Rusya Federasyonu, Avrupa-Atlantik bölgesindeki müttefiklerin güvenliğine ve barış ve istikrara yönelik en büyük ve en acil tehdittir. Baskı, yıkım, saldırganlık ve ilhak yoluyla etki alanları yaratmaya ve doğrudan kontrol elde etmeye çalışıyor...Zorlayıcı askeri duruşları, söylemleri ve siyasi amaçlara ulaşmak için güç kullanma konusundaki kanıtlanmış isteklilikleri, kurallara dayalı uluslararası düzenin altını oymaktadır...Doğu ve güneyimizdeki ülkeleri istikrarsızlaştırmak istiyor. Kuzey kutbuna doğru alanlarda Müttefik takviye kuvvetlerini ve Kuzey Atlantik'teki seyrüsefer özgürlüğünü bozma yetenekleri İttifak için stratejik bir meydan okuma teşkil ediyor. Moskova'nın ve ayrıca Baltık'ta askeri güçlerin büyümesi, Karadeniz ve Akdeniz, askeri gücüyle bağlantılı olarak Belarus ile entegrasyon, güvenliğimizi ve çıkarlarımızı sorgulamaktadır.”
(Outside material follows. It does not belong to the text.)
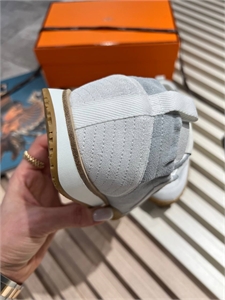 Кроссовки HERMES 152971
Bu durumda Rusya “Kuzey kutbuna doğru alanlarda, Baltık, Karadeniz ve Akdeniz’deki askeri varlığı ile NATO’nun güvenliğine ve çıkarlarına meydan okuyor”.

Konseptin 13. Maddesinde ise bu sefer Çin meydan okuyor:

Çin Halk Cumhuriyeti tarafından ilan edilen zorlamanın amaçları ve politikası çıkarlarımıza, güvenliğimize ve değerlerimize meydan okuyor”, “kurallara dayalı uluslararası düzeni yıkmaya çalışıyor”.
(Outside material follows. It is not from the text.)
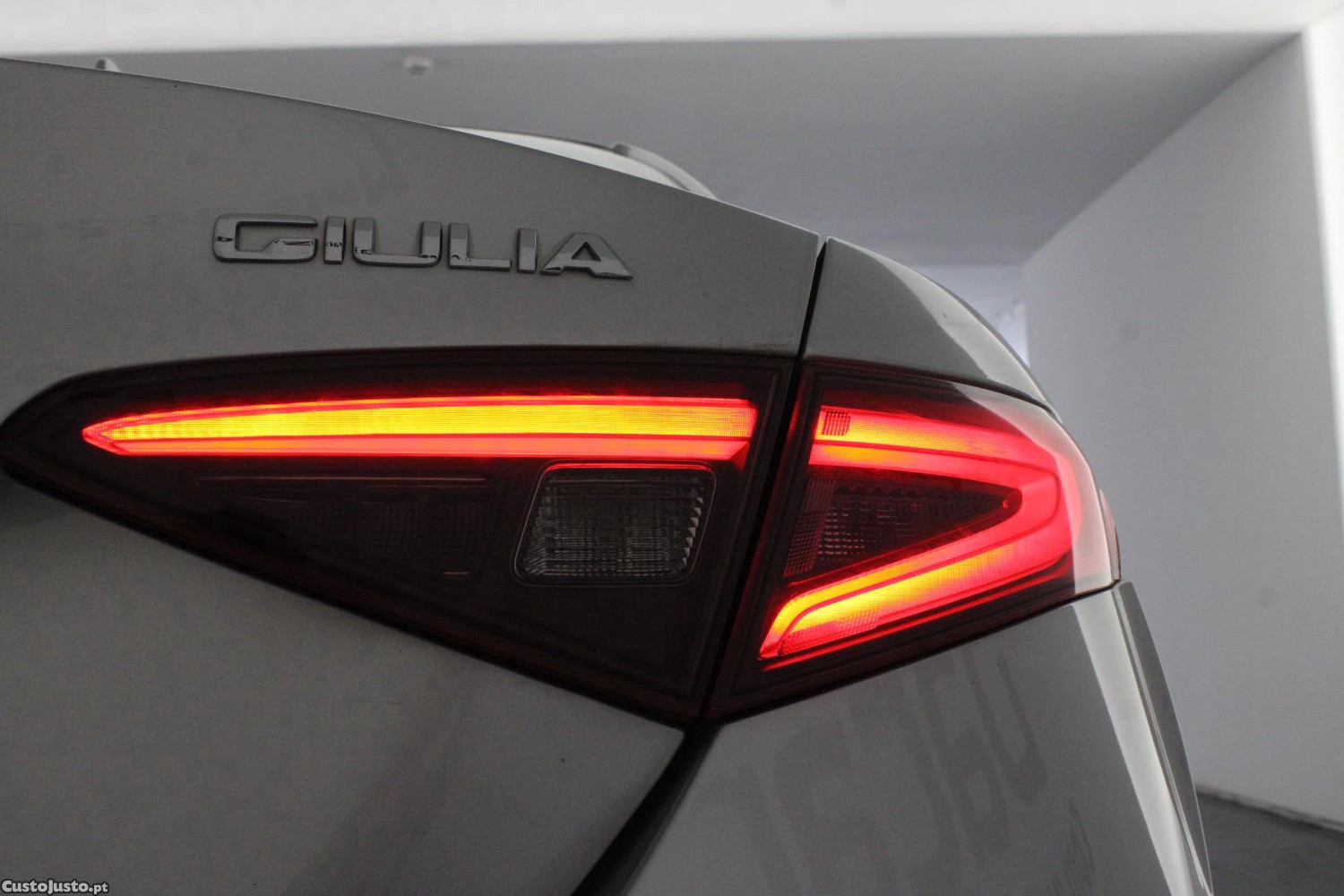 Alfa Romeo Giulia 2.2D — fotografia 2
14. maddeye göre de Çin “NATO’yu bölmeye çalışıyor”.

Gerçek olan şudur ki, NATO önümüzdeki on yıllık dönemde, “Yeni Stratejik Konsept”te belirlenen çizgi doğrultusunda hareket edecektir. Koşullar değişmiş olsa da yeni bire “Soğuk Savaş” için sadece askeri değil, ekonomik ve ideolojik mücadele içinde olacaktır.

NATO, kuzeyde İskandinav ülkeleri üzerinden yeni bir cephe açacaktır.

NATO, başta Karadeniz olmak üzere Kafkaslar’da ve Doğu Akdeniz’de Rusya’yı sınırlandırmak için harekete geçecektir. NATO, Türkiye olmaksızın bu alanlarda Rusya’yı sınırlandırma hareketine geçemeyeceğini biliyor.

NATO, söz konusu konsepte de belirtildiği gibi başka kurumlarla, başka bölgelerle ilişkisini geliştirecek. Bunun bir anlamı da Orta Asya’da da faal olacak. Buradaki Türk devletleriyle ilişki de Türkiye olmaksızın başarısızlığa mahkum bir girişim olacaktır.

Evet, birkaç sene önce beyin ölümünden söz edilen NATO, Ukrayna-Rusya savaşı vesilesiyle de toparlandı. Bu, NATO’nun gerçek bir canlanması mıdır, yoksa toparlanma hareketliliğinin bir yansıması mıdır, bunu göreceğiz. Ancak NATO-”müesses nizamı”nın ne anlama geldiğini bilen üye ülkelerin hepsi Amerikan hegemonyası anlamına gelen bu “müesses nizamı” Rusya ve Çin’e karşı korumak için savaşmaya hazır olmadıklarını gösterecekler. Bir Almanya, Fransa, İtalya, İspanya, Hollanda, Belçika bu savaşa girmez. Dolayısıyla NATO, Madrid zirvesinde sadece toparlandığını gösterdi. Hepsi bu kadar diyelim.

NATO’nun 2022 konseptiyle iki kutuplu dünya için jeopolitik oyun resmen başlatılmıştır. ABD/NATO, ülkelere artık tarafınızı seçin demektedir.

Bu konsepti ayrıntılı olarak ayrıca ele alacağız.